One of the few remaining World War II veterans in the community, 93-year-old Masami Haisashi, told local Fox13 News he was thankful so many young children attended the service, to help keep the memories alive.
“I think the main thing that struck me is that I don’t have many friends left from WWII,” said Haisashi, who served as an interpreter and translator for military intelligence in the Philippines during the war. “I’m missing a lot of people. That’s the first thing I notice. I’m the only one around. The others are either sick or not able to walk.”
KSL News has a picture gallery of the Salt Lake City service, in which American flags were placed in sand to honor those who lost their lives during World War II.
The Salt Lake City Tribune reports that most of those honored by the monument were “members of the 100th Infantry Battalion, the 442nd Regimental Combat Team and the Military Intelligence Service (MIS), U. S. Army units that received the U. S. Congressional Gold Medal of honor in 2010.”
The 442nd Regimental Combat Unit was formed after the U.S. government reversed its initial classification of Japanese Americans as enemy aliens, ineligible to serve in the armed forces.
The unit surpassed recruiting expectations, even though over 120,000 Japanese Americans had been forced into internment camps after the attack on Pearl Harbor. In fact, a PBS documentary on the unit noted that some 2,100 recruits came directly from the internment camps.
The 442nd served with such distinction in Italy that when General Mark Clark entered the city of Livorno, he wanted his Japanese-American troops marching right behind him. Twenty members of the 442nd would receive the Congressional Medal of Honor, although it took 55 years to make it happen. One of them was Daniel Inouye, a high-school senior at the time of the Pearl Harbor attack, and a six-term U.S. Senator when his Medal of Honor was finally granted.
This was the final exploit of Inouye’s military career, as recounted by PBS:
On April 21, 1945, with the war in Europe in its final days, they were given orders to attack a heavily defended ridge, Colle Musatello.
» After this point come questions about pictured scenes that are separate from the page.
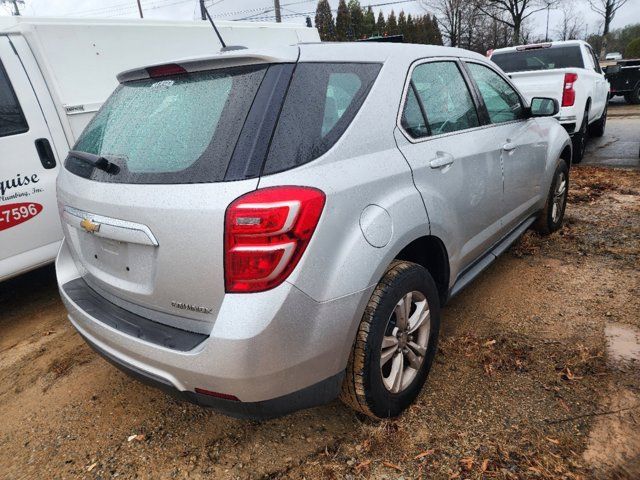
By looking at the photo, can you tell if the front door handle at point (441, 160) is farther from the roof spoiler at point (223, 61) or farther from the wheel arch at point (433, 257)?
the roof spoiler at point (223, 61)

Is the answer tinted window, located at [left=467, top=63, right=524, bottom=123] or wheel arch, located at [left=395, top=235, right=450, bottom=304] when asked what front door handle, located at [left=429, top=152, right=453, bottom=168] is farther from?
tinted window, located at [left=467, top=63, right=524, bottom=123]

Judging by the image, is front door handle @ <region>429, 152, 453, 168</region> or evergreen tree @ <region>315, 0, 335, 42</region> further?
evergreen tree @ <region>315, 0, 335, 42</region>

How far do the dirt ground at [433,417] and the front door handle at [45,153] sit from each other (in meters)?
1.25

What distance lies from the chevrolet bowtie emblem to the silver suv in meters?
0.01

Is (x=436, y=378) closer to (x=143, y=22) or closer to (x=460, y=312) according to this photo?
(x=460, y=312)

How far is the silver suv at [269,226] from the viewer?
1.71 m

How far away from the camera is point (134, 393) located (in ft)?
8.87

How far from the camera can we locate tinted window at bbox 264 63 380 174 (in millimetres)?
1799

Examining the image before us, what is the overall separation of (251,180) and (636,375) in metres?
2.26

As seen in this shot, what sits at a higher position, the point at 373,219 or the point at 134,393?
the point at 373,219

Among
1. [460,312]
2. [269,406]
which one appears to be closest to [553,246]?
[460,312]

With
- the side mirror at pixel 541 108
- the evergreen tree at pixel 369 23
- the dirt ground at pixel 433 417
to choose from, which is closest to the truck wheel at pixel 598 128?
the side mirror at pixel 541 108

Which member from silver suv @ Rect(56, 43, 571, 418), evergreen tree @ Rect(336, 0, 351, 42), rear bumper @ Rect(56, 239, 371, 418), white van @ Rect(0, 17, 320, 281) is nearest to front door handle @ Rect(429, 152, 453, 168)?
silver suv @ Rect(56, 43, 571, 418)

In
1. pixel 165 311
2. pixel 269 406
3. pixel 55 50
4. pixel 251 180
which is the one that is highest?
pixel 55 50
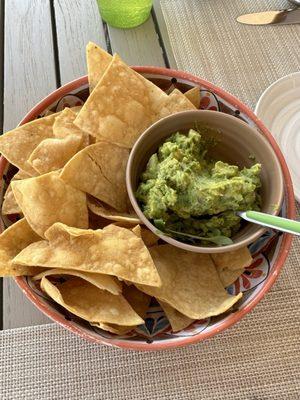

As he led his men up the slope, three machine gun nests began firing at them and Inouye was hit in the abdomen. He continued to lead his men up the slope, hurled a grenade to knock out the first machine gun nest, then killed its crew with his tommy gun. He silenced the next gun with two more grenades.
As he pulled the pin on yet another and got ready to throw it into the third machine gun nest, German shrapnel nearly severed Inouye’s right arm. Somehow, with his left hand, he pried his dead fingers from the live grenade and threw it, then started up the hill again. He was hit again in the leg, and tumbled down the hillside.
At the aid station, Inouye was given morphine – so much morphine that when surgeons at a field hospital began to amputate his shattered arm he had to endure it without anesthetic.
The 100th Infantry, comprised largely of Japanese-Americans from Hawaii who signed up before the ban on enlistment went into effect, had such a high casualty rate that they became known as the “Purple Heart Battalion.”
The National Park Service reports that “more than 33,000 Japanese Americans played a major role in the war effort.”